“The quality of light by which we scrutinize our lives has direct bearing upon the product which we live, and upon the changes which we hope to bring out through those lives. It is within this light that we form those ideas by which we pursue our magic and make it realized. This is poetry as illumination, for it is through poetry that we give name to those ideas which are--until the poem -- nameless and formless, about to be birthed, but already felt.”
“Poetry is not only dream and vision; it is the skeleton architecture of our lives. It lays the foundations for a future of change, a bridge across our fears of what has never been before.”
from the essay “Poetry is Not a Luxury” by Audre Lorde
Created in 1996 by the Academy of American Poets, April is national poetry month. As we enter it this year, Audre Lorde’s 1977 essay “Poetry is Not a Luxury” has been reverberating within me. It’s worth reading and reflecting on the full essay from her book “Sister Outsider,” but to summarize, Lorde names poetry as a vital avenue through which women intersect thought and emotion, birthing visions, revelation and transformation from the darkest depths of inner wisdom. While some poetry has grown in popularity via social media platforms, many people still do not read, nor write poetry. Perhaps people think poetry is too sentimental or that it’s not for them as they aren’t creative or good with words, but even though Lorde references women specifically, her notion of poetry makes it accessible to all.

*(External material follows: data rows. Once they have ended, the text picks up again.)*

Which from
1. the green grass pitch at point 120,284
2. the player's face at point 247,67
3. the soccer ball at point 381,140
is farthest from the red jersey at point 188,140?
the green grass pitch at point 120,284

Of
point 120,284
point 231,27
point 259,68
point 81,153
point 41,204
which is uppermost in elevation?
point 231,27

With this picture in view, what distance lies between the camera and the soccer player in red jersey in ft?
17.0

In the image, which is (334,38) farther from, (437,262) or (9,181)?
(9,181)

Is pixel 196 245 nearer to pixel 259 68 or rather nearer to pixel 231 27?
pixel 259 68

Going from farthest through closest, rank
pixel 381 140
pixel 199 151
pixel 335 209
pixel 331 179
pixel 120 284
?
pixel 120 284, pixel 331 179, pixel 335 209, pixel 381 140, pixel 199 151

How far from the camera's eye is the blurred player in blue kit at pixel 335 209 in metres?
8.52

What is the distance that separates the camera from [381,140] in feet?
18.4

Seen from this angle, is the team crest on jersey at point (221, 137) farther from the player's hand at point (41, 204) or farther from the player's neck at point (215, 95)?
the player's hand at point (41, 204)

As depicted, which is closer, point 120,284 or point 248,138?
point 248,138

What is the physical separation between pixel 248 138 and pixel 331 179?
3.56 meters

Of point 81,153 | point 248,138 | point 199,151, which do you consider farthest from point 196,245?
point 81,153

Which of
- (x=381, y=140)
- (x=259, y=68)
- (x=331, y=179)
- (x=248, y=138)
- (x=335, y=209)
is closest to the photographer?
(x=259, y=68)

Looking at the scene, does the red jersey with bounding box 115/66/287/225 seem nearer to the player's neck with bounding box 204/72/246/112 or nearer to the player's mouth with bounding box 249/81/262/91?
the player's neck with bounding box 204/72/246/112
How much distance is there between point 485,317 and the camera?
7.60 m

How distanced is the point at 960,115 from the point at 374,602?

Poetry is not just for the craftsperson that steeps in language, chiseling words with precision and linguistic expertise, but rather, she speaks of “...poetry as revelatory distillation of experience…” In this vein then, we all have poems within us. We all have lives we are living that embody revelations with the potency to fortify collective wisdom. We all can exercise our capacity and power to enter our inner terrain in order to influence the collective imagination about what world we want to see and what is possible.
We all have poems within us.
I was talking to a friend the other day about how some people use AI tools like ChatGPT to write everything. I’m not disparaging anyone from using a tool for support or productivity as relevant, but I’m concerned that we’re relinquishing our capacity to wrestle with, form and articulate our ideas and emotions. Writing is not only an avenue of communication. It is also a process of thinking and clarifying thought, so when we consistently circumvent that process, we’re weakening our voices, and in turn our power. We’re atrophying the muscles that enable us to elucidate what lives within us and share it with others.
In a time in the U.S. where we’ve been slowly slipping into authoritarianism over the years, and in this year, we’re seeing the rapid escalation, our ability to think critically and clearly, to feel deeply and soundly and to articulate that to ourselves and our communities is vital. We cannot afford to leave poetry only to the poets. We must read, think, write and act, each owning our agency to tell our stories and intersect it with that of our national story. We get to write what this country is and isn’t, and we can begin to cultivate our visions through embracing and practicing Lorde’s concept of poetry.
This month, each day via Substack notes I’ll be sharing my own poetry or that of others. If you feel so inclined, join along by reading poetry and / or writing your own poetry and sharing it here or with your community, online or offline. As Lorde states “...it is our dreams that point the way to freedom. Those dreams are made realizable through our poems that give us the strength and courage to see, to feel, to speak and to dare.”
Truly agree wholeheartedly that we cannot afford to leave poetry only to the poets. Thank you for sharing this and I look forward to the collective imagining from you and others this month as I contemplate "Poetry is Not a Luxury" with you.